The disclosure statement revealed that, since its 2015 fiscal year, Acosta has lost $631 million in revenue and proceeds from its top 25 clients have decreased at a rate of around 15% per year.
Acosta, which helps CPG companies get its products on the shelves of major retailers and displayed in a compelling manner, also stated it lost “certain key clients” in July 2019, though it didn’t disclose specific names. That same month, the company announced that 28-year Acosta veteran Darian Pickett would replace Alejandro Rodriguez Bas as CEO. The company had appointed Rodriguez Bas as CEO a year prior.
Acosta initially announced the plan to reorganize on Nov. 8, stating it had secured support from 70% of its lenders and 80% of its noteholders, along with $250 million in new capital from investors.

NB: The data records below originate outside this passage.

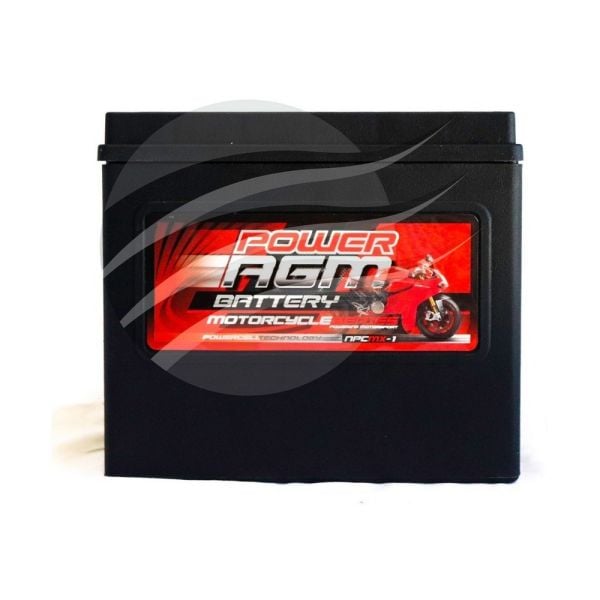 Super Crank NPCMX-1 AGM Motorcycle/Mower Battery 450CCA 18Ah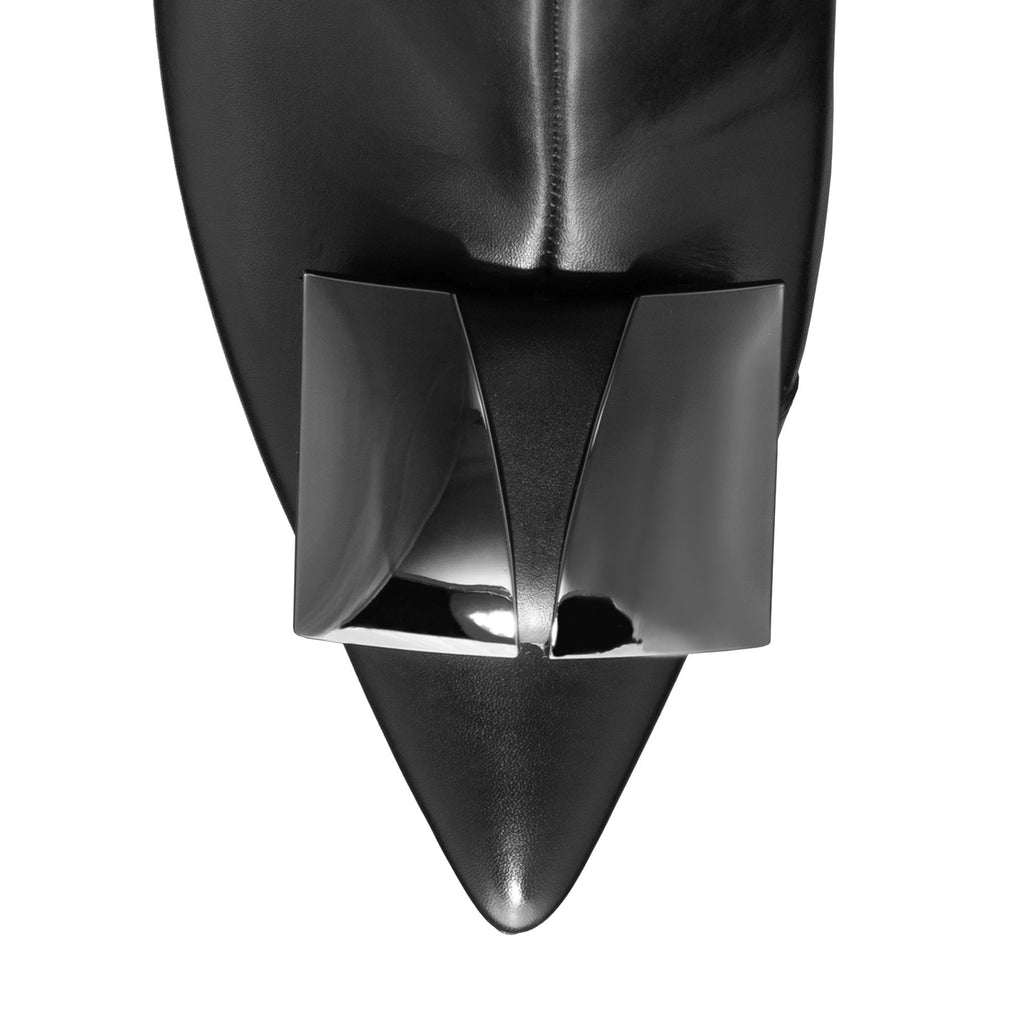 Botine Dama 6155 Vitello Negru
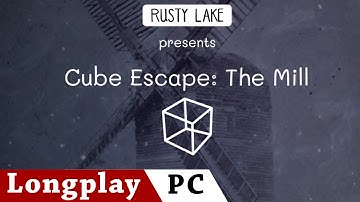 Cube Escape: The Mill | No Commentary Longplay | ENG | PC
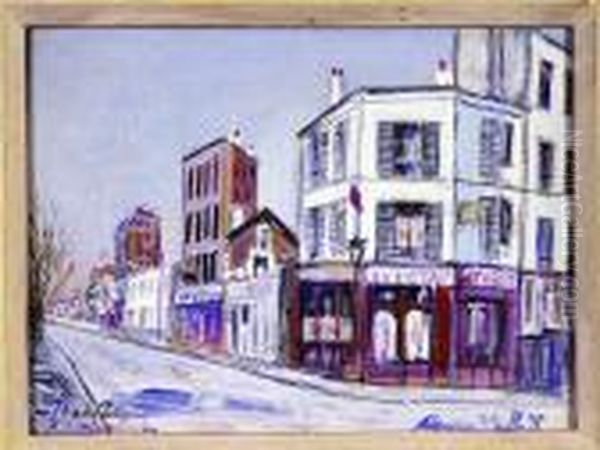 Rue Du Poteau A Montmartre - view 1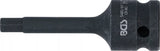 Kraft-Bit-Insats | Längd 75 mm | 12,5 mm (1/2") | Inre sexkant 7 mm. BGS 5481-M7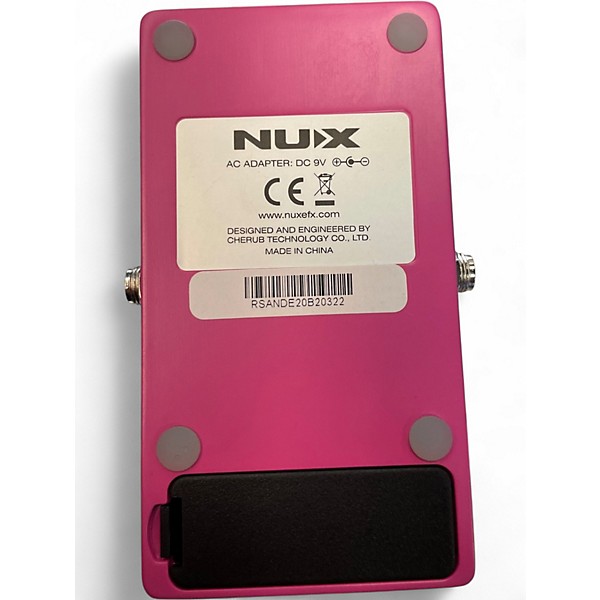 Used NUX ANALOG DELAY Effect Pedal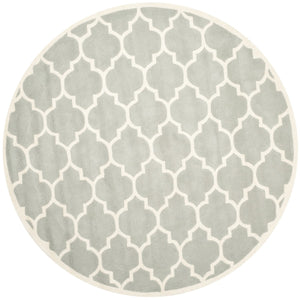 Safavieh Chatham 734 Hand Tufted Wool Rug CHT734E-4SQ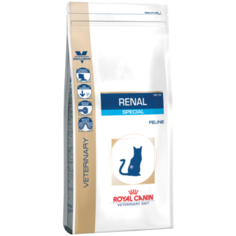Сухой корм для кошек Royal Canin Renal Special RSF 26, для лечения МКБ 2 шт. х 2 кг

“This is a very positive development for Acosta and our employees, clients, customers and other business partners,” Pickett said in a statement. “Through this strategic step, Acosta will be well-positioned, both operationally and financially, to make critical investments in our business and drive sales and market penetration for our clients and customers.”
The company reported that vendors and its 30,000 employees would continue to receive payment without disruption throughout the bankruptcy process.
In 2012, Acosta acquired experiential marketing agency Mosaic Sales Solutions, which aims to connect brands with consumers through nontraditional means. At this year’s SXSW, for example, Mosaic partnered with Michelob Ultra to host a sunset mass meditation.
According to court documents, Acosta has between $500 million to $1 billion in assets and between $1 billion to $10 billion in liabilities.
Founded in 1927, Acosta is owned by private equity firm the Carlyle Group, which purchased a majority stake in the company for $4.8 billion in 2014.